Request: Take the line containing "Is (148,314) farther" and every line after it in the data below, and print them exactly as given, with nothing else.

■ ■ ■ ■

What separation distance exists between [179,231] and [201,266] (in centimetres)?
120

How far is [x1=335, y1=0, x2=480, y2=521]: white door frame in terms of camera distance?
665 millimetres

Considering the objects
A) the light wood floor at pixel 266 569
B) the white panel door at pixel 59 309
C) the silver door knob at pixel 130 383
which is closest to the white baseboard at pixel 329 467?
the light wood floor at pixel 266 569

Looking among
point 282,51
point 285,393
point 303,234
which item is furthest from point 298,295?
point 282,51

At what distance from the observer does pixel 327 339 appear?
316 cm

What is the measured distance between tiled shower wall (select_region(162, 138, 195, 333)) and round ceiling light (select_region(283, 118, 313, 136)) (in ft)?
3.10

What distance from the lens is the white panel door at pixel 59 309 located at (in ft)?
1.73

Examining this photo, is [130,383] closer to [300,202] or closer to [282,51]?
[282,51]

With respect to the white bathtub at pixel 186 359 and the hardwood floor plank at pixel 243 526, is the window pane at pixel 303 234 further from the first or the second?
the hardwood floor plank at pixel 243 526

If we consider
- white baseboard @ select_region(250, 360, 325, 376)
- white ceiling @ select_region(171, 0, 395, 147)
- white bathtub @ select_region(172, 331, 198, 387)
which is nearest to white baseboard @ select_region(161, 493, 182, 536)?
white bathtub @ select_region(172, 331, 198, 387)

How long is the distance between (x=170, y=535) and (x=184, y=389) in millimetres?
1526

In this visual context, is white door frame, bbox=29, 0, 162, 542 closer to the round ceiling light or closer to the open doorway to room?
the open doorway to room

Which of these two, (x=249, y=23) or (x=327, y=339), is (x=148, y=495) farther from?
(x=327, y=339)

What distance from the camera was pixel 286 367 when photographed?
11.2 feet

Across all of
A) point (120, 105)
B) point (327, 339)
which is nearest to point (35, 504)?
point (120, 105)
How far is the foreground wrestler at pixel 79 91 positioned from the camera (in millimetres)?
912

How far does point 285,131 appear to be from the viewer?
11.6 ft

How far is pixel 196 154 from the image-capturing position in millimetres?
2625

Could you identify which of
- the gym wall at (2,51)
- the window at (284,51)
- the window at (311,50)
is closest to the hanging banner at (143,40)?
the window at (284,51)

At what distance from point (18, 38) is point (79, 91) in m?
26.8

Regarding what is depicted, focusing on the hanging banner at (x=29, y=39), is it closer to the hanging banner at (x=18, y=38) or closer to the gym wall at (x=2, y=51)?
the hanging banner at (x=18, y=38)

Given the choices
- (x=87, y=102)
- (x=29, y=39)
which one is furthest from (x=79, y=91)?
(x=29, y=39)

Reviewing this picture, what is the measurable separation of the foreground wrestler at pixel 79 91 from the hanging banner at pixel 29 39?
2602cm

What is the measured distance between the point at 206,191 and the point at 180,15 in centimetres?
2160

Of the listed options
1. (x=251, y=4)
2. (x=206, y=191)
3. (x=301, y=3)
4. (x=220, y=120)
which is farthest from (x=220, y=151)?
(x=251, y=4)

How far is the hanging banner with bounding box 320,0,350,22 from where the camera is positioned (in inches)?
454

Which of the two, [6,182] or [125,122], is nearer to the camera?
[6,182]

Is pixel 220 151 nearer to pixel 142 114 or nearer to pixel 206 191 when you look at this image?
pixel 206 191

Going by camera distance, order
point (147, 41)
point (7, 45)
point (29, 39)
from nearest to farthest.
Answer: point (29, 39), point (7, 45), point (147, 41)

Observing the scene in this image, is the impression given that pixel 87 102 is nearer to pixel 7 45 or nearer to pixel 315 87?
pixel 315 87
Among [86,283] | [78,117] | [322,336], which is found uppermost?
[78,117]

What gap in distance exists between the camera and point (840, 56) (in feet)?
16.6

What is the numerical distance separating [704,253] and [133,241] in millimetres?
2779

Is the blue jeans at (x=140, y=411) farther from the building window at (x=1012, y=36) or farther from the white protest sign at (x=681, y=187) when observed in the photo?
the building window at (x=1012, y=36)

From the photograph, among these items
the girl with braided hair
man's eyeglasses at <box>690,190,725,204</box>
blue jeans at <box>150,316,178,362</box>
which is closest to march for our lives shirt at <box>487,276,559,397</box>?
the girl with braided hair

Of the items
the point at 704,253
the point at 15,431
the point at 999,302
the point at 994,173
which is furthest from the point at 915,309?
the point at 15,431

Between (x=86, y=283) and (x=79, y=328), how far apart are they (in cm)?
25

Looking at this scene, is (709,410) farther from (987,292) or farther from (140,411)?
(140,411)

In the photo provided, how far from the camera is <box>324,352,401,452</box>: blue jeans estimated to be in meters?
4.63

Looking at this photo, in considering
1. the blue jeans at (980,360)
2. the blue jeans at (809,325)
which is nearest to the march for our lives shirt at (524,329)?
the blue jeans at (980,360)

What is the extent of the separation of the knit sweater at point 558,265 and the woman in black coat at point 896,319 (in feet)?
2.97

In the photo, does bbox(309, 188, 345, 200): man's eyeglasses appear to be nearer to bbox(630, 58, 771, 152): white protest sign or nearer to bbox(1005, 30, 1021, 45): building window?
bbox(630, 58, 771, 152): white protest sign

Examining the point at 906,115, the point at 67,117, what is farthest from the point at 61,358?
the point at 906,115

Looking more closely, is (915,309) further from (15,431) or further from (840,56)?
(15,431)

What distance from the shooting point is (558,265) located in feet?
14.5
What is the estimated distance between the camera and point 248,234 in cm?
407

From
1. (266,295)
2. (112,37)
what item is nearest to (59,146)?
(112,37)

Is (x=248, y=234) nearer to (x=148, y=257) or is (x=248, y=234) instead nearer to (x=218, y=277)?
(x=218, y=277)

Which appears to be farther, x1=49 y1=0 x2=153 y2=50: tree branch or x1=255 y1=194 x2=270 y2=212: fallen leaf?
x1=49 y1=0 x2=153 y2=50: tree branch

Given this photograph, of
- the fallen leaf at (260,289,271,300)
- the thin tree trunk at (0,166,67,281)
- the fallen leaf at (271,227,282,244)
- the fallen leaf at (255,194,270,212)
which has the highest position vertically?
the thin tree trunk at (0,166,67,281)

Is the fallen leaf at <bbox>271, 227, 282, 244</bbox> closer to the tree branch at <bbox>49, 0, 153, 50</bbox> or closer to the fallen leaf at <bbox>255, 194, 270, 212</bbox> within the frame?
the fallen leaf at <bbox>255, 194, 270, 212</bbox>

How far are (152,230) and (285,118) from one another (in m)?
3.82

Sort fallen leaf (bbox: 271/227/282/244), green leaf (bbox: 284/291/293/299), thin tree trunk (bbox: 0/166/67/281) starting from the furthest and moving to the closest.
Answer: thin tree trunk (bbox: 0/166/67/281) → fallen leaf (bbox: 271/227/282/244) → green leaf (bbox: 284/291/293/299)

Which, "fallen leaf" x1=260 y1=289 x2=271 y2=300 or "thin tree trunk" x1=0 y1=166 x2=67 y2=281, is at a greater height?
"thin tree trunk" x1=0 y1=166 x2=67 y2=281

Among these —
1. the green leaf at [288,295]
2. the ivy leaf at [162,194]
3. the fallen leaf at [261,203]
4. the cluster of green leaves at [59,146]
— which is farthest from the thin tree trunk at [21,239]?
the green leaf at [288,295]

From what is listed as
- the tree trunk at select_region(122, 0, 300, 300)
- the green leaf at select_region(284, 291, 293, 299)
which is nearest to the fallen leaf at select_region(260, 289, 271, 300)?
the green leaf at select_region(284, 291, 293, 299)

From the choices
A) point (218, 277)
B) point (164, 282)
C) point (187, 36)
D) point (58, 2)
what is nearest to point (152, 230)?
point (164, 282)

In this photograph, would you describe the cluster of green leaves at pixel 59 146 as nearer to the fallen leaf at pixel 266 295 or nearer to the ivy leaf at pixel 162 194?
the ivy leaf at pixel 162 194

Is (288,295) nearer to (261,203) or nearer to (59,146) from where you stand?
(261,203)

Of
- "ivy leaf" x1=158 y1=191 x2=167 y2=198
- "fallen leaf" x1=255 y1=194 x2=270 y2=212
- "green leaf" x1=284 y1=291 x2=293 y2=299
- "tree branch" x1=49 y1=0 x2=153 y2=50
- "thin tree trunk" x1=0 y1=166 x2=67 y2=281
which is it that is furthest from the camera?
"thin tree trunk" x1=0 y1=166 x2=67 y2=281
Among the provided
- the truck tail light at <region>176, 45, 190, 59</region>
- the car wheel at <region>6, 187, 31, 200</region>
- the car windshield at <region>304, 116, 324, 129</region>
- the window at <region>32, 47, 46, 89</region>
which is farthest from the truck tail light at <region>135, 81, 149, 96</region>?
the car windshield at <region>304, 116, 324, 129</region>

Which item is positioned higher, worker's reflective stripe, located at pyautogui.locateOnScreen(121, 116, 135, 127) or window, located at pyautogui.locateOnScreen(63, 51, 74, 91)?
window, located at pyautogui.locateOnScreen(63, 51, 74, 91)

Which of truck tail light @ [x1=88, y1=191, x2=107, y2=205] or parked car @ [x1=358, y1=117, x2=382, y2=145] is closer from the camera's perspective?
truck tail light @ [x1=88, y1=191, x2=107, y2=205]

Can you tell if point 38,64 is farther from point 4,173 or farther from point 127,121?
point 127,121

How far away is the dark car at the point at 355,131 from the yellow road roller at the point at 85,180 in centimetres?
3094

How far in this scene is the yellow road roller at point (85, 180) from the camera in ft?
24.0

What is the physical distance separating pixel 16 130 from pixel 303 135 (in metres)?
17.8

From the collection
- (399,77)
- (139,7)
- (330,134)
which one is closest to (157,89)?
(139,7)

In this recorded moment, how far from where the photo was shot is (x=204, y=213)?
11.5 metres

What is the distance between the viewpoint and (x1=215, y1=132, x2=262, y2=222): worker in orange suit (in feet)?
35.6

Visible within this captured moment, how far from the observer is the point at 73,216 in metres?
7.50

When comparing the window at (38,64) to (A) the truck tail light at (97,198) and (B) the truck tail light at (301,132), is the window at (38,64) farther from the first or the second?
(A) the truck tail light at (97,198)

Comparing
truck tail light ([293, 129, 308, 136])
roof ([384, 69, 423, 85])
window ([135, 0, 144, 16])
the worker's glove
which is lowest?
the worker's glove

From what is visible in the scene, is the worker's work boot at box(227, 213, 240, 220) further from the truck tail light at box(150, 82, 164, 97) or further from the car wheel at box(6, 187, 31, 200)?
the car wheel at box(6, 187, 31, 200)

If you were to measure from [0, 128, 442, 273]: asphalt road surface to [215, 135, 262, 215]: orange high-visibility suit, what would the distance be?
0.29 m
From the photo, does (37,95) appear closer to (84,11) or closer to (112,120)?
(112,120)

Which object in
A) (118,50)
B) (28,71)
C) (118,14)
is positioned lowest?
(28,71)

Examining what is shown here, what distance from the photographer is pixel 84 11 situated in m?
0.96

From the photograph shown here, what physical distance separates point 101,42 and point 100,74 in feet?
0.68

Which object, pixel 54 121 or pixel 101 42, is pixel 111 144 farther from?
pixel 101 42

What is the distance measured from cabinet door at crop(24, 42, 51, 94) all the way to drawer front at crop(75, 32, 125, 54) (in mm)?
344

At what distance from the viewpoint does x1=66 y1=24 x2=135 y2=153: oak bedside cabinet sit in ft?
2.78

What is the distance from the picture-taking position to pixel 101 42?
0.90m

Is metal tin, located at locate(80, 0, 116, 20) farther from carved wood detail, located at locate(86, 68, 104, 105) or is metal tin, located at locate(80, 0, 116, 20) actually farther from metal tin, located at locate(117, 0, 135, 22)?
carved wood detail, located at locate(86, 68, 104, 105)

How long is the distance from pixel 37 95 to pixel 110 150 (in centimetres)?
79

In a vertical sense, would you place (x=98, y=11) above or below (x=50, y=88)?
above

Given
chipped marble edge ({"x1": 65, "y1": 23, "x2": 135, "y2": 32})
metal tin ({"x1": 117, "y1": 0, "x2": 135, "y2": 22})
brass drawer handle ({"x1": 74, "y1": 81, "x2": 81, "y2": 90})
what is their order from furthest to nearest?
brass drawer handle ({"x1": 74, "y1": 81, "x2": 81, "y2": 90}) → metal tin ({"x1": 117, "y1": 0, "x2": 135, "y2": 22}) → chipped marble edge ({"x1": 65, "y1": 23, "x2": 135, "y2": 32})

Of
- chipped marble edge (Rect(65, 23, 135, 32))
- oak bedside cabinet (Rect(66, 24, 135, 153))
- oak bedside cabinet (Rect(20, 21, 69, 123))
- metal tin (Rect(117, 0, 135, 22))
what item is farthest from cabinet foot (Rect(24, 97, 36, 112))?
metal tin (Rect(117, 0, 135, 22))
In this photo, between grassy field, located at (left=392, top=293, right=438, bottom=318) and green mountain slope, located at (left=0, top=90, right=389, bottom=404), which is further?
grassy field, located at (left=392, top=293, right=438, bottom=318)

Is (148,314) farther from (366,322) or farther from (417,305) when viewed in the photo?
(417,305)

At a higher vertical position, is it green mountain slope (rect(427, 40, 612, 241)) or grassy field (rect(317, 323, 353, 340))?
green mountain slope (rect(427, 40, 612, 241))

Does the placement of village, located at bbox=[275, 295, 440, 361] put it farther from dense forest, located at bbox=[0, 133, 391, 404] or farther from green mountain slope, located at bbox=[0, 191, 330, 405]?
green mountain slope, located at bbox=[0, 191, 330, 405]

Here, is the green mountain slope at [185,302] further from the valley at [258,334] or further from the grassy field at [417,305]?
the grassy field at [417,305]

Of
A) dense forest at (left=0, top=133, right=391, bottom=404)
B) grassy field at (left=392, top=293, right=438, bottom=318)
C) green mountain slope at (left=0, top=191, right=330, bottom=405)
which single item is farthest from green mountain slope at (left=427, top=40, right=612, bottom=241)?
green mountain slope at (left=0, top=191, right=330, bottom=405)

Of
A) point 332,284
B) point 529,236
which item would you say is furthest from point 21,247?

■ ■ ■ ■

Full solution:
Is (148,314) farther from (366,322) or farther from (417,305) when viewed in the photo?
(417,305)

At a higher vertical position, is it green mountain slope (rect(427, 40, 612, 241)) or grassy field (rect(317, 323, 353, 340))?
green mountain slope (rect(427, 40, 612, 241))

Does the placement of village, located at bbox=[275, 295, 440, 361] put it farther from dense forest, located at bbox=[0, 133, 391, 404] or farther from green mountain slope, located at bbox=[0, 191, 330, 405]?
green mountain slope, located at bbox=[0, 191, 330, 405]

Here, is the green mountain slope at [185,302] further from the valley at [258,334] or further from the grassy field at [417,305]?
the grassy field at [417,305]

Of
A) dense forest at (left=0, top=133, right=391, bottom=404)
B) grassy field at (left=392, top=293, right=438, bottom=318)
C) green mountain slope at (left=0, top=191, right=330, bottom=405)
which single item is farthest from green mountain slope at (left=427, top=40, right=612, bottom=241)?
green mountain slope at (left=0, top=191, right=330, bottom=405)

Of
A) point 332,284
B) point 529,236
which item would you say is furthest from point 21,247?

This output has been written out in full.